*Sezione di testo*:
────────────────────

Laureata in Architettura all’Università di Firenze, si occupa da 8 anni di organizzazione di viaggi ed eventi culturali per il mondo dell’architettura e del design, collaborando nell’ambito di diverse manifestazioni del settore come la Biennale di Architettura, il Salone del Mobile, Made expo e il Cersaie. È Event Manager per ProViaggiArchitettura e CASABELLA formazione, ha scritto per la rivista CASABELLA e scrive articoli per la rivista online professionearchitetto. La passione per il viaggio la porta a essere anche accompagnatore turistico per viaggi culturali e di avventura in Italia e all’estero.
Pronti a entrare in una Wunderkammer contemporanea? Questo il nome che lo studio di architettura Carlana Mezzalira Pentimalli ha scelto per il progetto della Scuola di Musica di Bressanone. Un richiamo allo stesso tempo implicito ed esplicito agli spazi che raccoglievano ed esponevano nel XVI secolo oggetti rari, stanze all’origine del concetto moderno di museo e che mettevano a disposizione di tutti un patrimonio. Una camera delle meraviglie quindi dove spazio pubblico, struttura e architettura coincidono in un unico edificio; luogo domestico e monumentale al contempo, nuovo brano della città.

────────────────────

*Dati raccolti*:
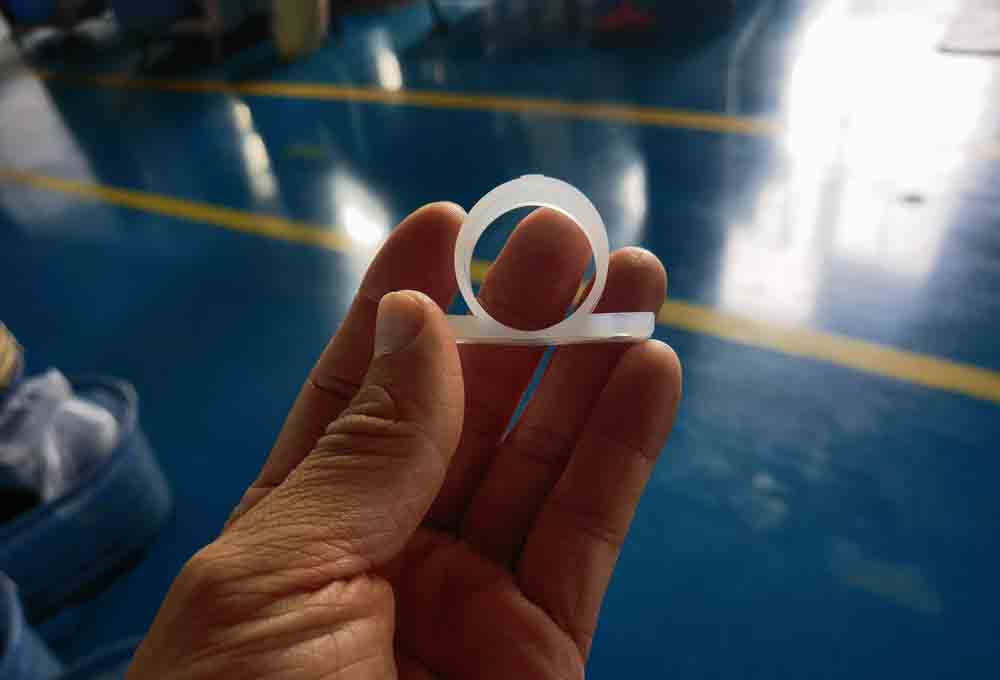 Soporte de montaje de silicona antideslizante y antivibración ecológico personalizado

────────────────────

*Domande sul materiale*:
A. Rispondi a queste domande sul testo, indicando le risposte con (i), (ii) e (iii):
(i) In quale università ha conseguito la laurea in Architettura la persona presentata nel testo?
(ii) Da quanti anni si occupa di organizzazione di viaggi ed eventi culturali?
(iii) Quale studio di architettura ha scelto il nome Wunderkammer per il progetto della Scuola di Musica di Bressanone?
B. Trascrivi dal testo, senza alcuna modifica, il passo che comincia con "Pronti a entrare" e termina con "brano della città.".

*Risposte attese*:
A.
(i) All'Università di Firenze.
(ii) Da 8 anni.
(iii) Lo studio Carlana Mezzalira Pentimalli.

B.
Pronti a entrare in una Wunderkammer contemporanea? Questo il nome che lo studio di architettura Carlana Mezzalira Pentimalli ha scelto per il progetto della Scuola di Musica di Bressanone. Un richiamo allo stesso tempo implicito ed esplicito agli spazi che raccoglievano ed esponevano nel XVI secolo oggetti rari, stanze all’origine del concetto moderno di museo e che mettevano a disposizione di tutti un patrimonio. Una camera delle meraviglie quindi dove spazio pubblico, struttura e architettura coincidono in un unico edificio; luogo domestico e monumentale al contempo, nuovo brano della città.